▸ Exercise details: Output, verbatim, the part of the forum thread on concurrency bugs starting at "You wrote the" and ending at "adopt something similar.".

I suspect programming concurrency will continue to create bugs because humans ideas of time don't actually match up to reality. Obviously not usually due to relativity, but there are all sorts of complexities in the underlying systems we program for that intuition doesn't capture well.
Erlang and OTP may make it easier to have a better flow, but it's not a magic bullet. Plenty of ways to write race conditions and get unexpected message orderings (especially on a multinode system)
There are many properties of multithreaded/distributed systems that are emergent and that current static compilers don't address.
In distributed systems it's becoming more common to use TLA+[1] to model the system and ensure that we don't have bugs at the design level (rather than just the system level).
In particular for message-passing, I'm quite curious about the state of the research on Communicating Finite State Machines[1] and Petri Nets[2] and if there are actual products that could be integrated in regular languages and are not just of academic interest only.
I expect that Ada/Sparks[1] has some support for this pattern though Ada multithreading story is not there yet (?).
I'm quite excited about the future Z3 prover integration in Nim[5] and the potential to write concurrent programs free of design bugs[6] to address both ends of the concurrency bugs:
- bugs in the low-level concurrent data structure via formal verification (which is something I used int he past to prove that my design was bug-free and that the deadlock I experienced was a condition variable bugs in Glibc[7] and I had to directly use futexes instead.
- bugs in the high-level design, implemented as event-loop / finite state-machine reacting to events as received by channels
Are there people working on model checkers or formal verification in Rust? Like the author, i think addressing memory bugs.the borrow checker is only a part of the "fearless concurrency" story and preventing design bugs would be extremely valuable.
[1]: https://lamport.azurewebsites.net/tla/tla.html
[2]: https://en.wikipedia.org/wiki/Communicating_finite-state_mac...
[3]: https://en.wikipedia.org/wiki/Petri_net
[4]: https://www.adacore.com/sparkpro
[5]: https://nim-lang.org/docs/drnim.html
[6]: https://github.com/nim-lang/RFCs/issues/222
[7]: https://github.com/mratsim/weave/issues/56
And shameless plug, my talk at the NimConf on debugging multithreading programs (data structure and design): https://www.youtube.com/watch?v=NOAI2wH9Cf0&list=PLxLdEZg8DR...
Slides: https://docs.google.com/presentation/d/e/2PACX-1vRq2wvd4q_mo...
I will definitely steal some ideas from Coyote to drive Nim formally verification story of concurrent code forward.
On the Rust side, i feel like Loom has a lot of potential https://github.com/tokio-rs/loom and I'm keeping tabs on them.
Also, your username looked familiar -- you're the creator of Arraymancer and Laser!!
You wrote the most performant, memory-efficient fast-math libs in existence currently (as far as I know) and your work on data-parallel operations is super fascinating.
I also expect Halide[1], Taichi[2], DaCe[3] and Tiramisu[4] to be able to more easily reach those levels of performance hence why I want to add a compiler to Laser (implemented at compile-time via Nim macros) but prerequisite is excellent and composable multithreading support which OpenMP didn't provide.
In statistics / data analysis, my PCA though (Principal Component Analysis) beats all implementations I've seen from Scipy, Facebook and R.
[2]: https://github.com/taichi-dev/taichi
Deep embedding of specifications with model checkers is a really neat idea. LiquidHaskell is a really interesting approach and it would be neat to see if Rust could adopt something similar.

(Stored data)
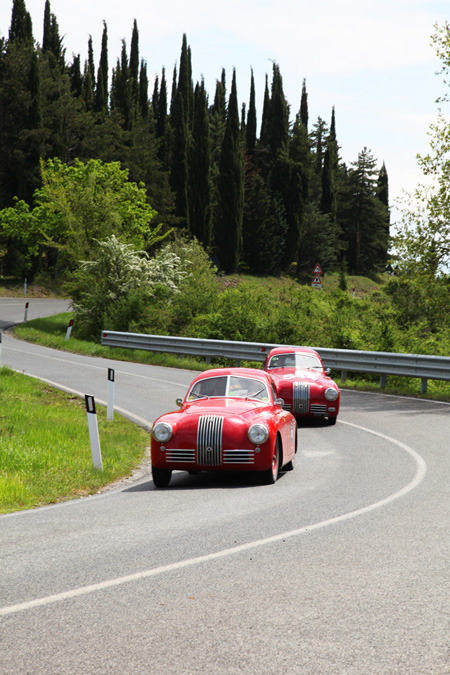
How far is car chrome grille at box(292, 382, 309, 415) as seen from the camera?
1491 centimetres

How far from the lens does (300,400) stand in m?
14.9

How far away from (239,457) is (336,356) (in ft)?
42.8

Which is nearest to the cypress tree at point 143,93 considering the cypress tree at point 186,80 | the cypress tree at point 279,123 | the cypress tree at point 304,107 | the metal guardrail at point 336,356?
the cypress tree at point 186,80

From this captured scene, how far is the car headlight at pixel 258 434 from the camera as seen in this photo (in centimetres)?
938

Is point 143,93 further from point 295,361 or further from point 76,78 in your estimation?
point 295,361

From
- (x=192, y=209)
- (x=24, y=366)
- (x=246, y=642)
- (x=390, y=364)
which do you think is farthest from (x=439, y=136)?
(x=192, y=209)

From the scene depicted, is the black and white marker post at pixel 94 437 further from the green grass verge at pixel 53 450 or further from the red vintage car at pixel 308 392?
the red vintage car at pixel 308 392

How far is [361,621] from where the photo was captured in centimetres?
448

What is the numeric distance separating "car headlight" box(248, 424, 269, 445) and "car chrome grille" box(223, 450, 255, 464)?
0.15 meters

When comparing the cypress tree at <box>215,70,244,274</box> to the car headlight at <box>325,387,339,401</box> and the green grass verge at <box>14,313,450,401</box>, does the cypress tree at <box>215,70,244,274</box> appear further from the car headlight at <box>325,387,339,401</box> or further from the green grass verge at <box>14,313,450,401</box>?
the car headlight at <box>325,387,339,401</box>

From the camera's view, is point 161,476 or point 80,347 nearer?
point 161,476

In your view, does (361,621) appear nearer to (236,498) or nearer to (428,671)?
(428,671)

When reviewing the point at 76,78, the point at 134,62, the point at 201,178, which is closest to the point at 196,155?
the point at 201,178

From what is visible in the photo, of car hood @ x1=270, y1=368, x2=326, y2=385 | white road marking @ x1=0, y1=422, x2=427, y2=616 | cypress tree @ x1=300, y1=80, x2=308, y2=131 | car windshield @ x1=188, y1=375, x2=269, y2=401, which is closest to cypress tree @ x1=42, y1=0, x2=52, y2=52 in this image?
cypress tree @ x1=300, y1=80, x2=308, y2=131
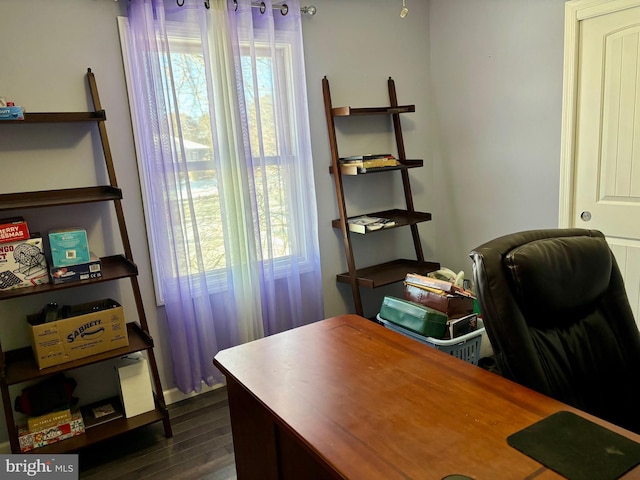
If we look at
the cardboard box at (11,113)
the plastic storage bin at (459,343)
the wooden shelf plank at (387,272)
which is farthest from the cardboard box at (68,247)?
the wooden shelf plank at (387,272)

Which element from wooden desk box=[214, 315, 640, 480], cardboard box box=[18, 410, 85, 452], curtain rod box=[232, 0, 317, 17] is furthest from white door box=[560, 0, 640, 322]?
cardboard box box=[18, 410, 85, 452]

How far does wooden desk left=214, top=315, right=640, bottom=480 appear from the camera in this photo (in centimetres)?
100

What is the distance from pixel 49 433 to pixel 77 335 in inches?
19.0

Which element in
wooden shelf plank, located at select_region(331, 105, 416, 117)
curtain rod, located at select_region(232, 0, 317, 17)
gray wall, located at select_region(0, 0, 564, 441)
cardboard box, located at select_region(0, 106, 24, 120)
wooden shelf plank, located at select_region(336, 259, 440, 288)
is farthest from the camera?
wooden shelf plank, located at select_region(336, 259, 440, 288)

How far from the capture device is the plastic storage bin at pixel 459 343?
2.05 meters

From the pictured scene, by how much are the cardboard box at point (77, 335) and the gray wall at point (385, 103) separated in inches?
11.7

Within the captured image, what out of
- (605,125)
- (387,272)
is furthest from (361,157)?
(605,125)

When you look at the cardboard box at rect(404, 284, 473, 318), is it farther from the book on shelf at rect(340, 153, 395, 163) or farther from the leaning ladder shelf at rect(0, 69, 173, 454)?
the leaning ladder shelf at rect(0, 69, 173, 454)

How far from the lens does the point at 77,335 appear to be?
2197 mm

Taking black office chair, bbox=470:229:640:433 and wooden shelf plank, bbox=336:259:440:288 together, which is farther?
wooden shelf plank, bbox=336:259:440:288

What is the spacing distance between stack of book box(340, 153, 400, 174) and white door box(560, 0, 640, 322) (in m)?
1.08

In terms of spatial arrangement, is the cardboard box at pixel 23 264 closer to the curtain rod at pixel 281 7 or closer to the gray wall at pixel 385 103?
the gray wall at pixel 385 103

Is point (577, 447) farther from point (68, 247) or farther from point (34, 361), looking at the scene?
point (34, 361)

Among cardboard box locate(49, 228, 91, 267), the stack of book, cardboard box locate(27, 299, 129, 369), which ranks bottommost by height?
cardboard box locate(27, 299, 129, 369)
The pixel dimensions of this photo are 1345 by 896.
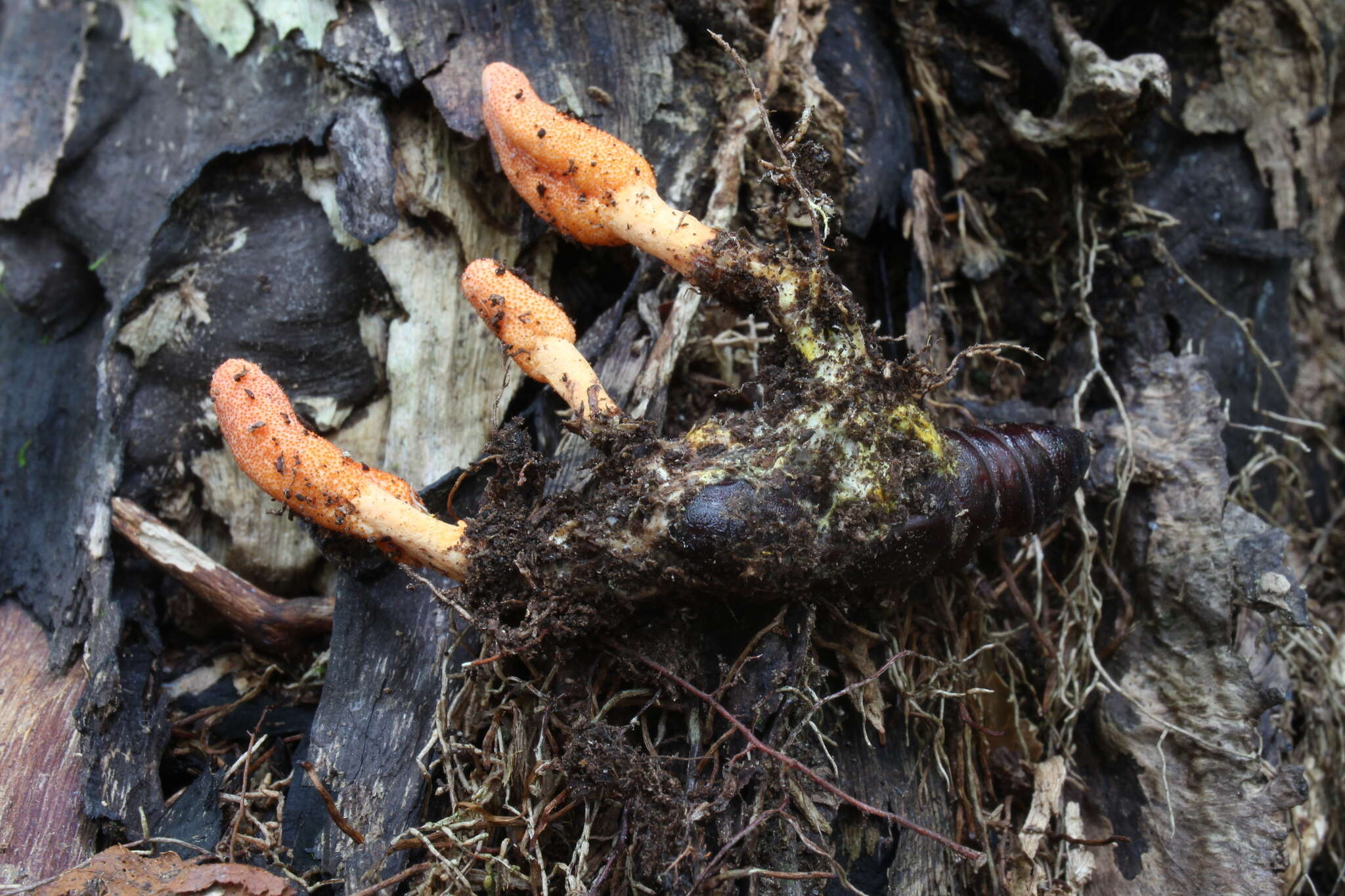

▸ Written solution:
You wrote the most performant, memory-efficient fast-math libs in existence currently (as far as I know) and your work on data-parallel operations is super fascinating.
I also expect Halide[1], Taichi[2], DaCe[3] and Tiramisu[4] to be able to more easily reach those levels of performance hence why I want to add a compiler to Laser (implemented at compile-time via Nim macros) but prerequisite is excellent and composable multithreading support which OpenMP didn't provide.
In statistics / data analysis, my PCA though (Principal Component Analysis) beats all implementations I've seen from Scipy, Facebook and R.
[2]: https://github.com/taichi-dev/taichi
Deep embedding of specifications with model checkers is a really neat idea. LiquidHaskell is a really interesting approach and it would be neat to see if Rust could adopt something similar.